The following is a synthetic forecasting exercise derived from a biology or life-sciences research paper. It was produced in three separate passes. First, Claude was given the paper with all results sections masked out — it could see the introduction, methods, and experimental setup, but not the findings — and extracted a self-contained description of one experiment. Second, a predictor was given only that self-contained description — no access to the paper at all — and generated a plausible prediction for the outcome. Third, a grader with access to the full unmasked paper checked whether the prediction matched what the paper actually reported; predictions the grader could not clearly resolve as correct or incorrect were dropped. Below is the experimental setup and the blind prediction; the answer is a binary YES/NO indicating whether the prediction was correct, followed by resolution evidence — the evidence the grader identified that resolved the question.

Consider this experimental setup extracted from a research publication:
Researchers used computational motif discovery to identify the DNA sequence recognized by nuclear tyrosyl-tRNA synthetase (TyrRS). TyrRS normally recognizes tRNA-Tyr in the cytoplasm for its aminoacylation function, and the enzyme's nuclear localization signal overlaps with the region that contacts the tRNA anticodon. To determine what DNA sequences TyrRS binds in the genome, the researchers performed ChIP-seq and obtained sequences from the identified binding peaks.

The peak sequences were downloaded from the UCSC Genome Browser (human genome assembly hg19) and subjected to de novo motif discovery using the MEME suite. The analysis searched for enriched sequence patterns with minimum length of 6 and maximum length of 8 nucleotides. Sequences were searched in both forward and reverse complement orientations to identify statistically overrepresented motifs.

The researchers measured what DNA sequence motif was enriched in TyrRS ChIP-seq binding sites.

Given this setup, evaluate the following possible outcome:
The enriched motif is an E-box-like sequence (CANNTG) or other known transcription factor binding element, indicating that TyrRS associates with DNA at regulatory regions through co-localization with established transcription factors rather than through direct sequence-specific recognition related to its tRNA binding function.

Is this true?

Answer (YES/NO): NO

========================================================================

* HOW TO COMPLETE THIS TASK: Return the material exactly as it stands.

* EXERCISE RESPONSE:
The following is a synthetic forecasting exercise derived from a biology or life-sciences research paper. It was produced in three separate passes. First, Claude was given the paper with all results sections masked out — it could see the introduction, methods, and experimental setup, but not the findings — and extracted a self-contained description of one experiment. Second, a predictor was given only that self-contained description — no access to the paper at all — and generated a plausible prediction for the outcome. Third, a grader with access to the full unmasked paper checked whether the prediction matched what the paper actually reported; predictions the grader could not clearly resolve as correct or incorrect were dropped. Below is the experimental setup and the blind prediction; the answer is a binary YES/NO indicating whether the prediction was correct, followed by resolution evidence — the evidence the grader identified that resolved the question.

Consider this experimental setup extracted from a research publication:
Researchers used computational motif discovery to identify the DNA sequence recognized by nuclear tyrosyl-tRNA synthetase (TyrRS). TyrRS normally recognizes tRNA-Tyr in the cytoplasm for its aminoacylation function, and the enzyme's nuclear localization signal overlaps with the region that contacts the tRNA anticodon. To determine what DNA sequences TyrRS binds in the genome, the researchers performed ChIP-seq and obtained sequences from the identified binding peaks.

The peak sequences were downloaded from the UCSC Genome Browser (human genome assembly hg19) and subjected to de novo motif discovery using the MEME suite. The analysis searched for enriched sequence patterns with minimum length of 6 and maximum length of 8 nucleotides. Sequences were searched in both forward and reverse complement orientations to identify statistically overrepresented motifs.

The researchers measured what DNA sequence motif was enriched in TyrRS ChIP-seq binding sites.

Given this setup, evaluate the following possible outcome:
The enriched motif is an E-box-like sequence (CANNTG) or other known transcription factor binding element, indicating that TyrRS associates with DNA at regulatory regions through co-localization with established transcription factors rather than through direct sequence-specific recognition related to its tRNA binding function.

Is this true?

Answer (YES/NO): NO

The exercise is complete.